In open letters to Clinton and GOP congressional leaders the next year, the group called for “the removal of Saddam Hussein’s regime from power” and a shift toward a more assertive U.S. policy in the Middle East, including the use of force if necessary to unseat Saddam.
And in a report just before the 2000 election that would bring Bush to power, the group predicted that the shift would come about slowly, unless there were “some catastrophic and catalyzing event, like a new Pearl Harbor.”
That event came on Sept. 11, 2001. By that time, Cheney was vice president, Rumsfeld was secretary of defense, and Wolfowitz his deputy at the Pentagon.

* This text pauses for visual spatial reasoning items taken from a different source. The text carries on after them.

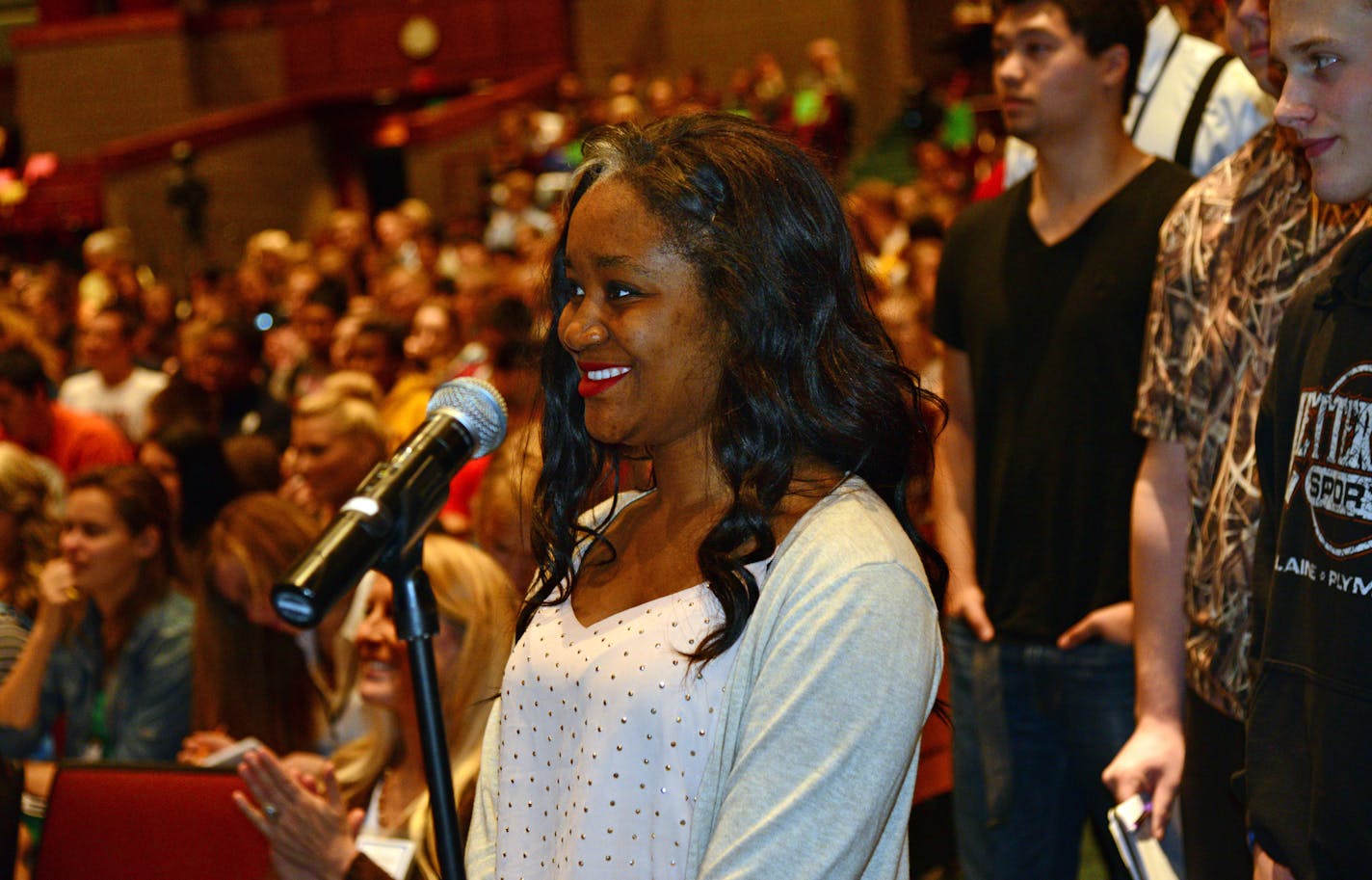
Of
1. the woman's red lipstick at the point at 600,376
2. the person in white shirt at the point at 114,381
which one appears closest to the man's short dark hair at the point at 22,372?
the person in white shirt at the point at 114,381

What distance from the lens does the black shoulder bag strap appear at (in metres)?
2.91

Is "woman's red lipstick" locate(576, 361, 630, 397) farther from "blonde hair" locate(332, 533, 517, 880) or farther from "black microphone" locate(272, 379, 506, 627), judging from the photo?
"blonde hair" locate(332, 533, 517, 880)

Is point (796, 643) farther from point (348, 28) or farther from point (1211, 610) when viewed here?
point (348, 28)

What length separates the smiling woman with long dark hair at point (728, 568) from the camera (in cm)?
140

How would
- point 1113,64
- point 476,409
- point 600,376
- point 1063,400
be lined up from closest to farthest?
point 476,409, point 600,376, point 1063,400, point 1113,64

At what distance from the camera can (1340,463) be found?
1637 millimetres

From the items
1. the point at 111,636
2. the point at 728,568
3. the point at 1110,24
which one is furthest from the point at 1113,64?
the point at 111,636

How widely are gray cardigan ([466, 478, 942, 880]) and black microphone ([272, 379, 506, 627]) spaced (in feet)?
1.04

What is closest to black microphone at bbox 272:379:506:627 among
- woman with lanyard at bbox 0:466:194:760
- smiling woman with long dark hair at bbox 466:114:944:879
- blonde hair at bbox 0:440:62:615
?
smiling woman with long dark hair at bbox 466:114:944:879

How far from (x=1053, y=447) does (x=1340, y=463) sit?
44.3 inches

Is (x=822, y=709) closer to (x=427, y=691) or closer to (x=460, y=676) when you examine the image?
(x=427, y=691)

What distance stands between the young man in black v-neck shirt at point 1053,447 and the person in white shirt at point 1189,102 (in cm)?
8

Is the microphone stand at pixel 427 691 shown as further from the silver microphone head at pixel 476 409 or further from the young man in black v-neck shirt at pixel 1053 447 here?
the young man in black v-neck shirt at pixel 1053 447

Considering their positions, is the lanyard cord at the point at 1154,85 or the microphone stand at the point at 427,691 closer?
the microphone stand at the point at 427,691
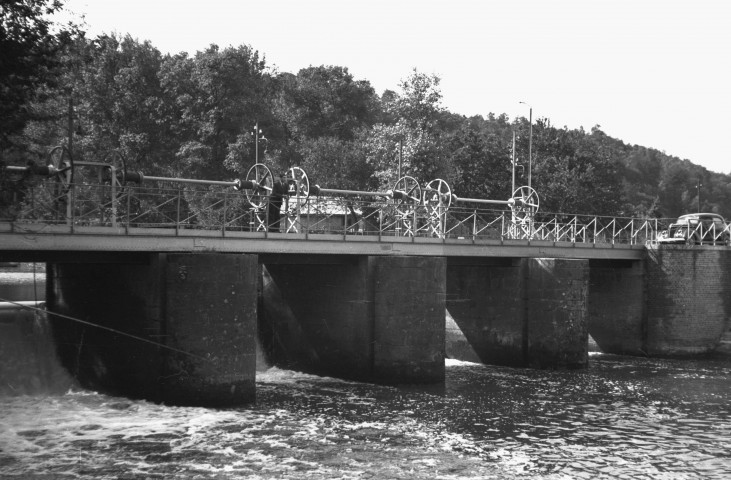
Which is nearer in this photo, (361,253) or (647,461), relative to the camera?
(647,461)

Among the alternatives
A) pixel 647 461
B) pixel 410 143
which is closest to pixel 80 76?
pixel 410 143

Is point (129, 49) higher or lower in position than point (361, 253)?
higher

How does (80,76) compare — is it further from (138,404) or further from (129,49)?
→ (138,404)

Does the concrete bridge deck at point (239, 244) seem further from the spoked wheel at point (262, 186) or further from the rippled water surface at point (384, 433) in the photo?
the rippled water surface at point (384, 433)

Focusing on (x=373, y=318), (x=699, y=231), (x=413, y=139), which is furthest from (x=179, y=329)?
(x=413, y=139)

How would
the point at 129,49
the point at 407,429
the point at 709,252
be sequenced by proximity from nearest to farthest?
1. the point at 407,429
2. the point at 709,252
3. the point at 129,49

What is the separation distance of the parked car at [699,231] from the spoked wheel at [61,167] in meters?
26.2

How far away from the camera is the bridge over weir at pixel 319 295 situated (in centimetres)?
2131

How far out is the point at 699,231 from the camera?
39.5 meters

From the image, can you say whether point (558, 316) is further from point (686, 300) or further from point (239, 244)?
point (239, 244)

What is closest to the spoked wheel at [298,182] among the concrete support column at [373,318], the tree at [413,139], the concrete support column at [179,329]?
the concrete support column at [373,318]

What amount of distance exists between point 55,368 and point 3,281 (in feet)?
41.6

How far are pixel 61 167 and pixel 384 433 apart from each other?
1179cm

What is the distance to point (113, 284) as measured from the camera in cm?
2311
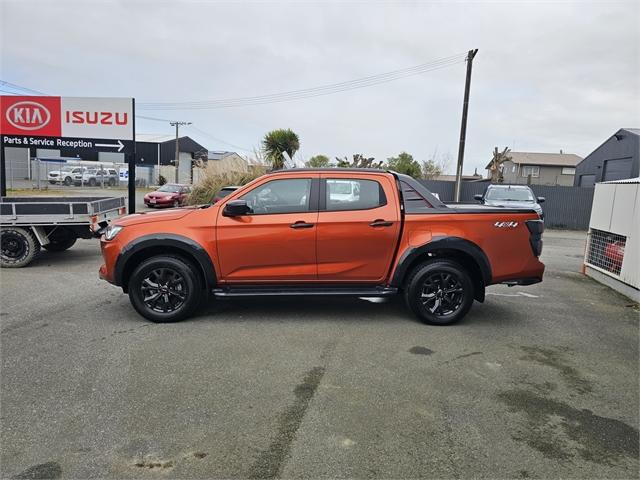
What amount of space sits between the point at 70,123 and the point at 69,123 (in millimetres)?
27

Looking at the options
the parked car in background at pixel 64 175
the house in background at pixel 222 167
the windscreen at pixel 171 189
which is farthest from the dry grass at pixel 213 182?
the parked car in background at pixel 64 175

The next morning — before it was even clear who was behind the attacks — Rumsfeld insisted at a Cabinet meeting that Saddam’s Iraq should be “a principal target of the first round of terrorism,” according to Bob Woodward’s book Bush At War.
Nuland was the lead point person overseeing the State Department’s activities during the coup that ousted Ukrainian president Viktor Yanukovych. In fact, a leaked phone call allegedly between Nuland and US Ambassador to Ukraine Geoffrey Pyatt indicated the U.S. selecting acceptable Ukrainians to sit in positions of power in a future Ukrainian government.
The following illustration is based on official membership rosters compiled by SPR, and alleges the interrelation of CFR’s extensive media network and its main international affiliate groups — the Bilderberg Group (covering mainly the U.S. and Europe) and the Trilateral Commission (covering North America, Europe and East Asia).
A former senior editor at the Washington Post, Richard Harwood, in a column entitled “Ruling Class Journalists,” approvingly described the Council as “the nearest thing we have to a ruling establishment in the United States.”
Harwood wrote: “The membership of these journalists in the Council, however they may think of themselves, is an acknowledgment of their active and important role in public affairs and of their ascension into the American ruling class. They do not merely analyze and interpret foreign policy for the United States; they help make it…. They are part of that establishment whether they like it or not, sharing most of its values and world views.”